Hoy cumpliría años Juanjo, nos recordó Javier. ¿Cómo no acordarnos? Y me obligo a sonreír pensando en todas esas veces que compartimos risas con él. En las cenas por Madrid y los findes en Segovia. En sus historias de taxista, en sus ojos claros. Llegó a nuestra vida porque era marido de Julia, compañera de clase. Pero en 5 minutos Juanjo nos ganó con su franqueza, su talante cercano y su amabilidad, su disponibilidad y su indiscutible sentido del humor. A los 5 minutos era uno más.

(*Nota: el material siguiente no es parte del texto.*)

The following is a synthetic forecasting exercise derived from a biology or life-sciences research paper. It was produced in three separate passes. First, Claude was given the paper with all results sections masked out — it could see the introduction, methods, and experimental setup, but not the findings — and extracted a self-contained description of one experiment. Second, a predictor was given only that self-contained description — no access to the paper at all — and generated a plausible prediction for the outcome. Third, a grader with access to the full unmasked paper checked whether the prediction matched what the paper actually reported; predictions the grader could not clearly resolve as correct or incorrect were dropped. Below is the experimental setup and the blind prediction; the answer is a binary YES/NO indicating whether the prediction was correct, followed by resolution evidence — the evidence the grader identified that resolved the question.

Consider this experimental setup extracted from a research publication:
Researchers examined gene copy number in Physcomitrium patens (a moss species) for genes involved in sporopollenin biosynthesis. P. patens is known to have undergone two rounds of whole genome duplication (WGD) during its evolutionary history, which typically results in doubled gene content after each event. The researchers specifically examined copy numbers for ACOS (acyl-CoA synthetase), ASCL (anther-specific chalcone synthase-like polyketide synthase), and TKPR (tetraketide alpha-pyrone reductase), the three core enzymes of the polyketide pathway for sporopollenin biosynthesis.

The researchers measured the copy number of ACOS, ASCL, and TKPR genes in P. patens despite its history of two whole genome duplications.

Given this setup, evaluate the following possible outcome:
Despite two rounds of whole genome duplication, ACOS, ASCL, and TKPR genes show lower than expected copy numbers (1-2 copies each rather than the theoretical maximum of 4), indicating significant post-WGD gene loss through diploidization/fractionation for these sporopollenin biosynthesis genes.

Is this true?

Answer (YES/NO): YES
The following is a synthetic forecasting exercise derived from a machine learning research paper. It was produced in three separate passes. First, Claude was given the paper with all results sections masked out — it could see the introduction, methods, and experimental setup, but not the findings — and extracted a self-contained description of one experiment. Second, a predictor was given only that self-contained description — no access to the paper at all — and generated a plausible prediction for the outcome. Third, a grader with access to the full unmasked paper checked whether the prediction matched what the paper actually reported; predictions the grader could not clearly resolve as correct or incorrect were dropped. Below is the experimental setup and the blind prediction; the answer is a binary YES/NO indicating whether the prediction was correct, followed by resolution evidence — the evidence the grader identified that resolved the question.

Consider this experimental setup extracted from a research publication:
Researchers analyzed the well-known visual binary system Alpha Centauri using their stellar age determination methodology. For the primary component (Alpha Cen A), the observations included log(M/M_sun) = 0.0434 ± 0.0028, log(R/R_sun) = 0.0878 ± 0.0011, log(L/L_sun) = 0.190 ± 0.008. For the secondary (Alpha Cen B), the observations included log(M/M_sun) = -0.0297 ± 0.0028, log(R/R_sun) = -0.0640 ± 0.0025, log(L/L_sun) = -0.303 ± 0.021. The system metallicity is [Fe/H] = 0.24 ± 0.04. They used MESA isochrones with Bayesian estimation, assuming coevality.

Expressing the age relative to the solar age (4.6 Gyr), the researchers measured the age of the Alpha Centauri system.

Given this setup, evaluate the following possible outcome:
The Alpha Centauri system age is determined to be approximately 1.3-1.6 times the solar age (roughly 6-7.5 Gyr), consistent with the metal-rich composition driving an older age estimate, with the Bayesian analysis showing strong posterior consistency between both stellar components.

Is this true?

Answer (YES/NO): NO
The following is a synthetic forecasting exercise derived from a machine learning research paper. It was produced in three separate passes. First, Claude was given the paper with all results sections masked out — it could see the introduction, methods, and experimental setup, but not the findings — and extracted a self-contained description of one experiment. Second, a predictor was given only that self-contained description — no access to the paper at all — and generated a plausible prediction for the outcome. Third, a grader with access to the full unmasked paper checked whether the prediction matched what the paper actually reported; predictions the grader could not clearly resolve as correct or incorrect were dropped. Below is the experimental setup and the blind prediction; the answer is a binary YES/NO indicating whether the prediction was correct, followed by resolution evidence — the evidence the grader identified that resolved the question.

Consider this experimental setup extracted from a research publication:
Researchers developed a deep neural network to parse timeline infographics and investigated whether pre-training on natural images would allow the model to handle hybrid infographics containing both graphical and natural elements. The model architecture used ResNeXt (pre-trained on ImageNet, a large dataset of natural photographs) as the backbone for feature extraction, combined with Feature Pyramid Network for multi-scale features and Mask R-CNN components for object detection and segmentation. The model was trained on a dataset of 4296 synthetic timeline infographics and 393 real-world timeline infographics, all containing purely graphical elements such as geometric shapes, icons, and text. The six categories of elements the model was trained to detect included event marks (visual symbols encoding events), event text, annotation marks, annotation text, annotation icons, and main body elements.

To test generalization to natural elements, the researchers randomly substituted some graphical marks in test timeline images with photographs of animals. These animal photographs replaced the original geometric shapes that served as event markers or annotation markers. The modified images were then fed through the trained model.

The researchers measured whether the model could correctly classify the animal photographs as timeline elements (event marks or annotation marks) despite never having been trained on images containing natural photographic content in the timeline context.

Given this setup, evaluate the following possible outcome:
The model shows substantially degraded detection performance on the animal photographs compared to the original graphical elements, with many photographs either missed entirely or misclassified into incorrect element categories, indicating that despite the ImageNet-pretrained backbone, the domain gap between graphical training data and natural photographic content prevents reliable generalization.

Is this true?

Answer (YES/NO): NO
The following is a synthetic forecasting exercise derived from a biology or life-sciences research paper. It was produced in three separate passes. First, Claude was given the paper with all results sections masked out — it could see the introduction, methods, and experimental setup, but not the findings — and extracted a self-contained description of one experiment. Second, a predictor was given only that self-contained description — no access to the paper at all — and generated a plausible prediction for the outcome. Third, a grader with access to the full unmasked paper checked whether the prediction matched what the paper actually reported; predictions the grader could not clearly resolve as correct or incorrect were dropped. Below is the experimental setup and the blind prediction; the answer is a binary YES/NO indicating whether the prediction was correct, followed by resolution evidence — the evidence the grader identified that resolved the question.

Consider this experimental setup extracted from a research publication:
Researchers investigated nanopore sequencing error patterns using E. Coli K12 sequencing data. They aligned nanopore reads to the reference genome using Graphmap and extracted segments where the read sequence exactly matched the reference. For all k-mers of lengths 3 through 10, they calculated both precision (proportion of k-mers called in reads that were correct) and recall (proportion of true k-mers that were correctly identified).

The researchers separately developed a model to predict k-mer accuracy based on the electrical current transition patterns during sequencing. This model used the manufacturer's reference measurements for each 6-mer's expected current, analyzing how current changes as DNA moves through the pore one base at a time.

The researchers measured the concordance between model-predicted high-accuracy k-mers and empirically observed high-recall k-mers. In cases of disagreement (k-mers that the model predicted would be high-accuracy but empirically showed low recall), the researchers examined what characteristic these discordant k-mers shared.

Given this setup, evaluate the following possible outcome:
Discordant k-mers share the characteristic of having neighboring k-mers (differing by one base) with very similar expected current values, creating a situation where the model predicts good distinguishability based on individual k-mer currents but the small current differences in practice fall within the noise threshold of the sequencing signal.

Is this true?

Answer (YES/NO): YES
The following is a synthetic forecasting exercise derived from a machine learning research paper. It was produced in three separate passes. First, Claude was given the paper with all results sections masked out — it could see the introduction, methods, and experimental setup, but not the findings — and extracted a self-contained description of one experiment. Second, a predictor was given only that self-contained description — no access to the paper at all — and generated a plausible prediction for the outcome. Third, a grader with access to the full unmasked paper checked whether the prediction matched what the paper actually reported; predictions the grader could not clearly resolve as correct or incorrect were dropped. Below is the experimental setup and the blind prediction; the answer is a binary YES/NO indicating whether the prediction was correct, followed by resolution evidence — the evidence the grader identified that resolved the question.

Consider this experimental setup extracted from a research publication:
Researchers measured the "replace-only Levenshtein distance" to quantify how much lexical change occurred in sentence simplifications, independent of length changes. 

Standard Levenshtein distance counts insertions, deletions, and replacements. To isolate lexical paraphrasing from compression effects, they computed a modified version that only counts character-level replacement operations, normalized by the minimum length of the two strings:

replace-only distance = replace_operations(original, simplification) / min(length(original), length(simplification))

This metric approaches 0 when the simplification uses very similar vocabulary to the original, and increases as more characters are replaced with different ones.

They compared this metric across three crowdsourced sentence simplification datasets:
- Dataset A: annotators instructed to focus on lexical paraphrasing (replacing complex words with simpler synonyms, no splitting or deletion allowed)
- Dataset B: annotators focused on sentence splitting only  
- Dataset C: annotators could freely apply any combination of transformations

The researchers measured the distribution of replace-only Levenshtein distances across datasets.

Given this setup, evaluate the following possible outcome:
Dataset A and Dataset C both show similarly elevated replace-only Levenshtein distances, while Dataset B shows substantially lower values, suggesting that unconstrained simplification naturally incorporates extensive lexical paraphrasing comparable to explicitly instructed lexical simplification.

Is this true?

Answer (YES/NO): NO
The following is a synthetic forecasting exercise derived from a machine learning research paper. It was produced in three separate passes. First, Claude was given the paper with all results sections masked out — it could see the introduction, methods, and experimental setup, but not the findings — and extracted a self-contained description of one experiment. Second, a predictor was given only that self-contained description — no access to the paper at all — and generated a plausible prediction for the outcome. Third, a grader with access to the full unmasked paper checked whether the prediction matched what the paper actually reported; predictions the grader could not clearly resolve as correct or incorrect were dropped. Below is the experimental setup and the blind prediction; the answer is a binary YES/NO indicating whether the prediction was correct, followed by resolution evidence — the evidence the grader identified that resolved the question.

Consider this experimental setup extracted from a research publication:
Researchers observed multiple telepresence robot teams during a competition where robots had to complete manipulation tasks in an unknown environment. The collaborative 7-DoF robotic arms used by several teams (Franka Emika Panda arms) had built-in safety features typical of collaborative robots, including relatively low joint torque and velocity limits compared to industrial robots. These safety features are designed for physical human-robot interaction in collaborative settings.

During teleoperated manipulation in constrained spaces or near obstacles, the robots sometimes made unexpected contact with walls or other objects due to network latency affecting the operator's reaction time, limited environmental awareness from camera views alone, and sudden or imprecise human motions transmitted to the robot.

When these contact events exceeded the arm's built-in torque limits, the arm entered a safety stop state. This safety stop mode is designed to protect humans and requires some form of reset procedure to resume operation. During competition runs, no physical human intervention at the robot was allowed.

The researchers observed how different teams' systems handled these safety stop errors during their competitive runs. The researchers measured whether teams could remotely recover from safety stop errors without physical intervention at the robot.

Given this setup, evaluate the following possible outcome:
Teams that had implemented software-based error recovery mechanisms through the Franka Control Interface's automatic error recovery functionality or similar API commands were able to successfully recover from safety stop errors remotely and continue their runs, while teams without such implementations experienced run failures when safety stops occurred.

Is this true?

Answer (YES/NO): NO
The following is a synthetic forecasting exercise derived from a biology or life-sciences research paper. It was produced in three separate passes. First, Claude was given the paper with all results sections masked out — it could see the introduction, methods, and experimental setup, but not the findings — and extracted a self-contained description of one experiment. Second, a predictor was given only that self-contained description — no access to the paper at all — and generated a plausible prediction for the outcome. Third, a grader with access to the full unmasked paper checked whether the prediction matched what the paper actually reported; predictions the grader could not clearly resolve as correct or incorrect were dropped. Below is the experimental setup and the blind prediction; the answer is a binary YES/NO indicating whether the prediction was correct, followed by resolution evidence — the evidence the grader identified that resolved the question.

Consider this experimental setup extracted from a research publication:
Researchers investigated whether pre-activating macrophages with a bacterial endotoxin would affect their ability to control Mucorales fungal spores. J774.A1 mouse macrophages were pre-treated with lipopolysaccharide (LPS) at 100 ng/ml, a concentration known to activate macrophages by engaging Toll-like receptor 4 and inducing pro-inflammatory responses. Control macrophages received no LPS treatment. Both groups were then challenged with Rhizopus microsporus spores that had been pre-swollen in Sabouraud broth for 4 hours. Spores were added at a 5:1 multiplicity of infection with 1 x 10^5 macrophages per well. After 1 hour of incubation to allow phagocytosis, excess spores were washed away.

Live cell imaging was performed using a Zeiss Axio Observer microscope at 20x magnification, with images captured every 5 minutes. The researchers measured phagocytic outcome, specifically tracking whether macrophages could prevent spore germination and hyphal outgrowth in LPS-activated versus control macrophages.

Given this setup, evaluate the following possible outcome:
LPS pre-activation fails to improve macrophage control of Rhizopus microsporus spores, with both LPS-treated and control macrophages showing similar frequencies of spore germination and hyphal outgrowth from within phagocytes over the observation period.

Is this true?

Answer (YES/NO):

La enfermedad estiró una mano y le agarró de una pierna mientras corría. Pronto cojeaba. Javier decía "Juanjo tiene una encima..." cuando los médicos barajaron que si podía ser una "enzima", o si tal dolencia o la otra. Le hacían pruebas y bromeábamos con él quitándole importancia. Todas las enfermedades son malas, todas, pero algunas son especialmente crueles. La ELA, la esclerosis lateral amiotrófica, te agarra de una pierna, luego te abraza las dos y va subiendo para arriba y para arriba hasta que te abraza por entero, sin soltarte, tan fuerte que solo te deja mover los ojos.
Las reuniones de Madrid y Segovia terminaron por ser alrededor de una cama. Picábamos algo aparentado normalidad, charlando, riendo, acompañando a Julia y Juanjo. Cuántas, cuántas tardes. Al principio Juanjo contestaba por un aparato que tenía, movía los ojos y se formaban palabras que el aparato reproducía. Más adelante ni eso.
Qué difícil es escribir sobre las personas que quisiste. Necesitas muchos años. Qué escasas las palabras, qué pobre el lenguaje. Cómo araña a la amistad la maldita enfermedad, cómo muerde al amor y, aún así, cómo permite que aflore la maravillosa generosidad de algunas personas. La vida. Nos salvan aquellas risas compartidas, aquel tesoro, cuyo eco aún escuchas. Pensar en ellas. Sentirlas. Sonreír.
Feliz no cumpleaños amigo mío.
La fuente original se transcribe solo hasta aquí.